Cannibalisme : le menu « humain » n’est pas très calorique

Dr James Cole, un chercheur britannique à l’Université de Brighton nous partage sa découverte sur les raisons qui motivaient nos ancêtres à pratiquer le cannibalisme. Il se réfère principalement à l’époque du Neandertal, son domaine d’expertise en tant qu’expert en Paléolithique. Cette époque où les hommes se mangeaient entre eux.

Avec la civilisation, les hommes ont abandonné les pratiques qu’ils jugent immorales, dont le cannibalisme. Pourtant, au paléolithique entre 3 millions d’années et 10.000 ans avant notre ère, manger ses semblables n’avait rien de tabou. Afin de comprendre les raisons, le Docteur James Cole s’est penché sur la question.

Un comparatif insolite

Le scientifique en a pu déduire que la chair humaine est loin d’être copieuse. C’est assez surprenant comme découverte, mais nous ne sommes pas très nourrissants. Pour arriver à cette conclusion, il a comparé la valeur nutritionnelle de la chair humaine avec celle d’autres espèces animales mangées et chassées par nos ancêtres.

Le constat qu’il dresse est imparable.
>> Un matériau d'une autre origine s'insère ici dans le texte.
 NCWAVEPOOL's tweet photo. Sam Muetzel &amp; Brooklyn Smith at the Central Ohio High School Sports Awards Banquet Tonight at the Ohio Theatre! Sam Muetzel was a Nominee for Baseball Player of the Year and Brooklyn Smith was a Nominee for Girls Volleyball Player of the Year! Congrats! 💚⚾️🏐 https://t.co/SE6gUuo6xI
Un individu de 65 kilos apporte 32.300 calories, suffisamment pour nourrir une soixantaine de personnes. Or, cet apport est notoire par rapport à celui du mammouth qui lui procure 3,6 millions de calories, et celui d’un rhinocéros à 1,26 million de calories ou encore le bison qui apporte 612.000.
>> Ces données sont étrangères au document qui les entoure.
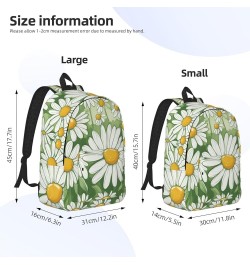 Daisy Print Lightweight Travel Canvas Backpack Casual Daypack For Men Women Work, Sports, Beach Black Small $26.35 Backpacks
Attribution des valeurs énergétiques par membre

Dans les calculs effectués, seules les graisses et protéines de chaque membre du corps d’un individu sont prises en compte. L’historien a ainsi réparti les différentes parties du corps en y associant leur poids et leur valeur nutritionnelle. Les plus énergétiques sont le cerveau et la moelle épinière en dépit de leur faible masse. Les cuisses constituent un bon potentiel calorique, mais pas autant que le tissu adipeux.

« Sur le plan des calories, nous correspondons à un animal de notre taille et de notre poids », explique James Cole. Sinon, « l’homme reste une espèce plutôt maigre » rajoute le scientifique pour la simple raison que le gras est plus nourrissant que les protéines.

Le cannibalisme se repose sur des valeurs socio-culturelles

Résultat : le cannibalisme s’explique par des raisons « culturelles ou sociales », et pas juste alimentaires. « Même les épisodes de cannibalisme les plus anciens pourraient être des actes sociaux qui avaient une signification culturelle pour les consommateurs, au-delà du repas facile » indique l’étude.

On associe plutôt le cannibalisme à des hypothèses comme la défense de son territoire (manger son ennemi) ou encore l’exécution d’un rite funéraire (anthropophagie mortuaire).

Tout compte fait, le menu humain est un repas peu énergétique, mais l’homme est une proie plus facile à traquer qu’un gros animal.